Le precedenti pandemie (HIV, epatite B, Ebola) ci hanno dimostrato che le risposte sociali, in queste situazioni, hanno il potenziale di esacerbare lo stigma e sensazioni di vergogna (Logie & Turan, 2020). Anche La pandemia di COVID-19, a causa dei numerosi fattori di stress, può essere angosciante e causare le medesime risposte.
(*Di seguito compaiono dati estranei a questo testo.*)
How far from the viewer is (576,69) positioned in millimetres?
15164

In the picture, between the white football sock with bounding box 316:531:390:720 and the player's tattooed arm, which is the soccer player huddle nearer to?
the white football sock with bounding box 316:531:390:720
Le risposte di vergogna legate al COVID-19, possono generare aspetti traumatici basati sulla percezione di non avere valore per gli altri, o peggio, di essere pericolosi per loro (Dorahy et al., 2017). In alcune situazioni, per evitare di essere rifiutati dagli altri e di provare emozioni di vergogna, le persone possono addirittura nascondere agli altri la loro positività e/o informazioni sul loro effettivo rischio di contagio (Taylor, 2001), creando la possibilità di una successiva diffusione del virus.
La vergogna di chi ha contratto il COVID-19 può derivare da pensieri di inferiorità e debolezza, che innescano un’autocritica verso sé stessi, portando le persone a percepirsi come difettose e impotenti. Nelle persone infette, ma anche in quelle che non sono più infette, si può sviluppare del sentimento di vergogna legato al rifiuto sociale (Brooks et al., 2020). Infatti, le esperienze narrative vissute dai pazienti con COVID-19 hanno evidenziato pensieri intrusivi vergognosi e la paura di essere stigmatizzati dalle persone care (Sahoo et al., 2020).
Conclusioni
In conclusione, da un punto di vista sociale, durante la pandemia le persone possono incorrere in stigmatizzazioni e, di conseguenza, in strategie di mitigazione dello stigma.
A causa delle implicazioni psicologiche della pandemia è ormai fondamentale sviluppare programmi di trattamento specifici, sia per gli operatori sanitari che per la popolazione generale (Organizzazione Mondiale della Sanità, 2020). Necessario è, inoltre, affrontare l’emozione di vergogna e di colpa disfunzionale che sembrano assumere un ruolo importante per la salute mentale durante la pandemia. Terapie utili in questi casi potrebbero essere la terapia focalizzata sulla compassione (Gilbert, 2014), EMDR nel caso in cui emergano sintomi traumatici o si sovrappongano traumi precedenti (Shapiro, 2017) e trattamenti individuali specifici (Dearing & Tangney, 2011).